Well yesterday was very interesting. My biology teacher thinks I'm depressed because of a note I wrote at the end of my last lab report, so she referred me to the school psychologist who called my parents. I found this all out 2nd period. I did not want to go home. So I stayed after school, and Devon said that I could go home with her and then go straight to Coffeehouse but my mom said "No you should come home for Shabbat dinner" so Devon came home with me, my theory was that my parents wouldn't talk to me about depression if I had a friend over, and they didn't. Yay! And then she came back to my house afterwards and slept over. And now it's tomorrow, today rather, and they still haven't said anything so I'm getting sorta hopeful now.
Coffeehouse was kinda boring this month...Kristine and Hannah left early, and Devon was with James most of the night. I spent the last hour of it trying to sleep on one of the couches in the old art room. The air hockey tables made a lot of noise. And people kept poking me and waking me up. People like Art and Gerald. Art I pushed over but Gerald was sitting on the other end of the couch and I couldn't reach him.
Devon's insane quotes of the evening and this morning:Devon: Thank you, my life was not complete without putting my fingers up a cow's nostrils. Write that down.
Devon: It's hard to look disdainful in a banana suit.
Me: I'm hugging a banana!
Devon: I would leave right now if I was wearing a bra!
Devon: Don't throw heavy things at me I'll die!
Devon: Granted, if you threw a truck at me...we'd have more serious problems than just me dying.
Devon: Once I got toothpaste with a toothbrush on it up Sam's nose.
Devon: I'm going to strangle you with James!
*reading*Devon: "The African rhiner-"
Me: Rhiner?
Devon: Shut up! Rhino!
Devon took the weird squishy wrist supporter thing from the computer. She made it talk. It scared the crap out of me.Devon: Hello Sharah....don't be afraid...I love you Sharah...
Devon: So where is our friend Mr. Wrist Supporter these days?
Devon: Your bed is really comfortable.
Me: You're going to steal it aren't you.
Devon: Yes. I shall hide it in my shoe and run away!

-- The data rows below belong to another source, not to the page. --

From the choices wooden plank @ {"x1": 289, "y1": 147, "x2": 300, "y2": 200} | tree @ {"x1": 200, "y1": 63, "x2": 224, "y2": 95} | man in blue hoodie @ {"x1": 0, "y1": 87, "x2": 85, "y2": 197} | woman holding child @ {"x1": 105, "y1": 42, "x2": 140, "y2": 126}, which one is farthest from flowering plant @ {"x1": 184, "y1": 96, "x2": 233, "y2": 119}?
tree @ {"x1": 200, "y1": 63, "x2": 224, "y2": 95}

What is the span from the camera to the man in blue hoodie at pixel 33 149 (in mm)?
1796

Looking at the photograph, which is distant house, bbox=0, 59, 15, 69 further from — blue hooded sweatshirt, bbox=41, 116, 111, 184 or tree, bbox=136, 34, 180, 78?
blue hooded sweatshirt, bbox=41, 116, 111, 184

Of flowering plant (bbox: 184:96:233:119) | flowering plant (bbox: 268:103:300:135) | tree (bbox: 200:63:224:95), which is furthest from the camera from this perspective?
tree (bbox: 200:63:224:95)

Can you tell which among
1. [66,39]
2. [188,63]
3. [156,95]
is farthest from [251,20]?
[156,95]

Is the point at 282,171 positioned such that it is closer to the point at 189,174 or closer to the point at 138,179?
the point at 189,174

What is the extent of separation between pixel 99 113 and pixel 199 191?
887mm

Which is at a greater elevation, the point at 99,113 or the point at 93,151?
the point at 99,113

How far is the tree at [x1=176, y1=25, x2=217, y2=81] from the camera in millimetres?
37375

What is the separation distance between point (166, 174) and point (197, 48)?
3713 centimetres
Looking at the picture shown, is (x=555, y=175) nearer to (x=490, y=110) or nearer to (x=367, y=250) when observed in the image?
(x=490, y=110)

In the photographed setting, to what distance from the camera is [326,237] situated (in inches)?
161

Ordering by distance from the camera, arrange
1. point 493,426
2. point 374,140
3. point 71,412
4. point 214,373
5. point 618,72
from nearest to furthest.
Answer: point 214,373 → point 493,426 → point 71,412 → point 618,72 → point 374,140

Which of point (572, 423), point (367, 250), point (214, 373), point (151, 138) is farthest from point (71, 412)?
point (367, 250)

Devon: No, he was trying to get laid. Well, so was I, but I have a boyfriend.
Me: What are you doing?
Devon: Moving my foot and smiling pleasantly to myself as I think about singing jam.
Devon: Your pillow inhaled your teddy bear or you inhaled your pillow? Wait don't answer that. Unless you have a scary pillow.
Devon: I'm refrigerating your bed!
Devon: Please don't morph into a flesh-eating alien.
Me: It tastes like cinnamon...but not really.
Devon: If I could spin around and you were in my way you'd get slapped by my sleeve.
Me: ...
Devon: You know you want to get slapped by my sleeve.
Me: I want to get slapped by your sleeve? Oh yeah baby.
Devon: Don't make me give you the evil eye!
Me: Devon, would you give
me the evil eye? *drops syrup*
Devon: No...you're too pitiful.
*walking in the woods in the rain*
Devon: There's deer crap all over! I've never seen so much crap in one place!
Devon:
It's like a bloody obstacle course!....And the apple jelly shall henceforth be known as the singing jelly.
__o_0__Consider it Snarked, 11:23 AM.